N-(3-Bromo-4-methyl-phenyl)-4-chloromethyl-benzamide resin (4b) [0040] Resin 2b (4.0 g) is immersed in DCM (40 mL) completely. N, N-Diisopropyl ethylamine (DIEA, 4.2 mL, 6 equiv.) and 4-chloromethylbenzoyl chloride 3 (2.27 g, 3 equiv.) are added to the reaction. The reaction mixture is shaken at 22 ⁰ C for 3 hrs. Around 5 mg resins are taken out, washed, and cleaved with a mixture of trifluoroacetic acid (TFA): H ₂ O: DCM (45:5:50/v:v:v). LC-MS analysis of the cleavage solution revealed clean and complete conversion to product (UV254, t = 2.767 min). The rest of the resins are washed thoroughly with MeOH and DCM, and are dried in vacuo.

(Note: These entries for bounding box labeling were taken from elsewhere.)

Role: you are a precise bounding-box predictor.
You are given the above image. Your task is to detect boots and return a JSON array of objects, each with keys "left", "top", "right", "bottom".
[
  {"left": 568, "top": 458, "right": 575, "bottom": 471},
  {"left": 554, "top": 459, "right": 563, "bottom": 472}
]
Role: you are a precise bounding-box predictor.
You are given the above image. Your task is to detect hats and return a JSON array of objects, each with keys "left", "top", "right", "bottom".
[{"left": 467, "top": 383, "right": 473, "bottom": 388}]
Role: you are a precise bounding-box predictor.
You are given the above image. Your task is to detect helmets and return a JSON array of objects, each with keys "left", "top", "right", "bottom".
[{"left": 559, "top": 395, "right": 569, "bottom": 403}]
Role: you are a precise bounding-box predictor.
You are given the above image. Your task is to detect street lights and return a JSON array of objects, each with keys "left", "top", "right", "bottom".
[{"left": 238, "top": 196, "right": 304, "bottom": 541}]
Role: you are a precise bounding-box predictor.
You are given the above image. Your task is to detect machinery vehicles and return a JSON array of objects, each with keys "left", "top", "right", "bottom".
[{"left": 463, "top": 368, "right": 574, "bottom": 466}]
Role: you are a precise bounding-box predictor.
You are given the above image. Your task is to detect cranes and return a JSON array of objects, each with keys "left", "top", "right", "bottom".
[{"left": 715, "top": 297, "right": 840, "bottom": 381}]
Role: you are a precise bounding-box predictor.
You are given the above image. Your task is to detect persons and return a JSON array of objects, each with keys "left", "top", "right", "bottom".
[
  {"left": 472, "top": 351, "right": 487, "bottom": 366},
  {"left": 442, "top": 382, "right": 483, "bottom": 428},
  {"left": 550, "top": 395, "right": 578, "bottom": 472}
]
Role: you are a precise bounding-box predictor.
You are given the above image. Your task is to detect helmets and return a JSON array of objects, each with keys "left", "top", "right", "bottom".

N-(3-Bromo-4-methyl-phenyl)-4-(4-methyl-piperazin- l-ylmethyl)benzamide resin (6b-l) [0041] Resin 4b (1.0 g) is immersed in DMSO (5 mL). N-Methyl-piperazine (554 μl, 5 equiv.) is added to the reaction mixture. The mixture is shaken at 22 ⁰ C for 2 hrs. Around 5 mg of resins are taken out, washed, and cleaved by a mixture of TFA: H ₂ O: DCM (45:5:50/v:v:v). LC-MS analysis of this cleavage solution revealed a complete conversion to product (UV254, t = 1.805 min). The rest of the resins are washed thoroughly with MeOH, DMF, and DCM, and dried in vacuo.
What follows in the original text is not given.